Was dabei von außen als Benachteiligung der Individuen gesehen wird – die soziale Abschottung –, wird von innen als Stärkung des Gruppenwesens erlebt. Ein Wesen, welches seinen Mitgliedern spezifische, nicht hinterfragbare Verhaltensweisen oktroyiert. Vermittelt nicht zuletzt durch allgegenwärtige Gewalt, die als solche schon gar nicht mehr auffällt: „Ohrfeige – im Türkischen ‘tokat’ – ist die gängigste Form der Bestrafung“, schreiben die Autoren, „und wird nicht als Gewalt definiert.“

Zusammenfassend heißt es in der Studie: „Es kann also festgehalten werden, daß die Kinder mit einem strengen und weitreichenden Regelwerk aufwachsen, welches autoritär begleitet wird.“ Dabei seien die Eltern auf umfangreiche Kontrolle angewiesen – auch außerhalb der Familie. Dadurch wachse die ethnische „Community“ in bestimmten Bezirken größerer Städte stark zusammen. „Die Werte, die diesen Migranten wichtig sind, können nur gemeinschaftlich eingehalten werden. Diese Gemeinschaft führt dazu, daß in der Nachbarschaft sofort darüber geredet wird, wenn ein muslimisches Mädchen mit einem Jungen gesehen wurde“, schreiben die Autoren.

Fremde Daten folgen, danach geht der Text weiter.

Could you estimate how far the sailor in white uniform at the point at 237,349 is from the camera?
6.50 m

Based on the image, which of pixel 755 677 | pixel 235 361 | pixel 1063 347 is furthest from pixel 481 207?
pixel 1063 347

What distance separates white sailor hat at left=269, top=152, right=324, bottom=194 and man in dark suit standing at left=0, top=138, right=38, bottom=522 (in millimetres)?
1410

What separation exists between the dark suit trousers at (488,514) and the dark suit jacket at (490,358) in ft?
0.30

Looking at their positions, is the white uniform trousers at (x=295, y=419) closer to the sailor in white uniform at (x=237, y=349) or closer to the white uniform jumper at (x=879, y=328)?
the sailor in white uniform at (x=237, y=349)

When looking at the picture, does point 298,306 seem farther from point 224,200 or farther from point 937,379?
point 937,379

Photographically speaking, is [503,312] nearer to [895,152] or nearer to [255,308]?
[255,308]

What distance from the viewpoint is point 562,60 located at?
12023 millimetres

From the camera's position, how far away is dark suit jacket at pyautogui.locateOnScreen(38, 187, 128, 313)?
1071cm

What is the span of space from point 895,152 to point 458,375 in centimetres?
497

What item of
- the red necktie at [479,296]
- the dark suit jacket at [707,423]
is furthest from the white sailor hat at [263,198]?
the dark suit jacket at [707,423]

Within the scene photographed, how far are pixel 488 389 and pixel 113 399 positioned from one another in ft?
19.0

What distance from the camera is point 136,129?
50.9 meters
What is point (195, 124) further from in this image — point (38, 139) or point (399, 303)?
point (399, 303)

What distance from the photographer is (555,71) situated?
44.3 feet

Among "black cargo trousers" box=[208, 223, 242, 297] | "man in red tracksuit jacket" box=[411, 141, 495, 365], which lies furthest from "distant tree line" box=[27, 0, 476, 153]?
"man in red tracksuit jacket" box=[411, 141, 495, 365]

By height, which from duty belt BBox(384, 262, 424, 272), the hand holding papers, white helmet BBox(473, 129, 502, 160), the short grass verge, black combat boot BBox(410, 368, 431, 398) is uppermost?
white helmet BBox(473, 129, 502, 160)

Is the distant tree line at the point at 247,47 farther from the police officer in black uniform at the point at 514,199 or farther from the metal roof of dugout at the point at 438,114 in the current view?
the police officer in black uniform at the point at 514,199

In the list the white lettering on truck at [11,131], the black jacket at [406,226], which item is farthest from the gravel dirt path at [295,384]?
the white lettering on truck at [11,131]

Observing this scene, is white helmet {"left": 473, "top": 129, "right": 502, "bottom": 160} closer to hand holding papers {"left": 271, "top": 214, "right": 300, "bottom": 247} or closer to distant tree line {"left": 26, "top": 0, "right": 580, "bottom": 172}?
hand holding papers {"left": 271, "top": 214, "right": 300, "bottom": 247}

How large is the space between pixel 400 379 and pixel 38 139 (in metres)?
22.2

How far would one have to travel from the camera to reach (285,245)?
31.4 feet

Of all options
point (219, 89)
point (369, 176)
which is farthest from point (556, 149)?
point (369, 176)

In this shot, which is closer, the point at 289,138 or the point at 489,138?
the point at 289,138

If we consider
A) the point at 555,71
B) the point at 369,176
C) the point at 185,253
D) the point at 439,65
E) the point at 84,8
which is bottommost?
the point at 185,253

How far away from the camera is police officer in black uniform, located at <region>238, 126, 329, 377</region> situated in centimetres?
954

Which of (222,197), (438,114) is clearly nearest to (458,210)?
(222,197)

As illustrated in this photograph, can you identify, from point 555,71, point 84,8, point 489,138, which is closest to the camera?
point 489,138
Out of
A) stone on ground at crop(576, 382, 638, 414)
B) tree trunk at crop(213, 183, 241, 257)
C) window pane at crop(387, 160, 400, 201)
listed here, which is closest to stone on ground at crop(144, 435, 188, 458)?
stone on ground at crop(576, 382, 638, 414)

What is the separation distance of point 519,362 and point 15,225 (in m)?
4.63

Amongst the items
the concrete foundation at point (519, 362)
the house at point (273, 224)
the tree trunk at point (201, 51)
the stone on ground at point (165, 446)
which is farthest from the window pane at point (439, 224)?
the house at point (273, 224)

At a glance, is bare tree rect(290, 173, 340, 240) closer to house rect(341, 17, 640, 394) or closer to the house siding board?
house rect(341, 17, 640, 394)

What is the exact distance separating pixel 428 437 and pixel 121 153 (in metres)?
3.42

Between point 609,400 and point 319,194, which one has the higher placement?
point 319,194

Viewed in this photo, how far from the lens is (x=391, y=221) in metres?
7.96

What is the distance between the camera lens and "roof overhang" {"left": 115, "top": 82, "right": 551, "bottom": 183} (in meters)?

Dadurch werde die Ehre der Familie schnell in Frage gestellt.

Was eine Lösung des Konflikts betrifft, halten sich die Autoren bedeckt: „In Deutschland haben sich noch keine Strukturen etabliert, die mit Diversität und Ungleichheit erfolgreich umgehen.“ Nur sachte deuten sie die Notwendigkeit an, „daß sich die Kinder mit der deutschen Kultur (…) gut auskennen“ müssen. Ein Kulturrelativismus wird zurückgewiesen: „Dies mit dem Argument kultureller Selbstbestimmung zu negieren, trägt nicht zur Verbesserung der sozialen Lage der Migranten bei.“ Man könnte es auch schärfer formulieren: Der Staat muß seinen Erziehungsauftrag autoritär und nicht hinterfragbar durchsetzen. Kommt er diesem Auftrag nicht nach, wie ihn muslimische Eltern selbst fordern, kann er ihnen nicht ein positives Bild staatsbürgerlicher Tugenden, der Liebe zur Nation, vermitteln, so holen sich die muslimischen Jugendlichen ihre Identität über andere Kanäle.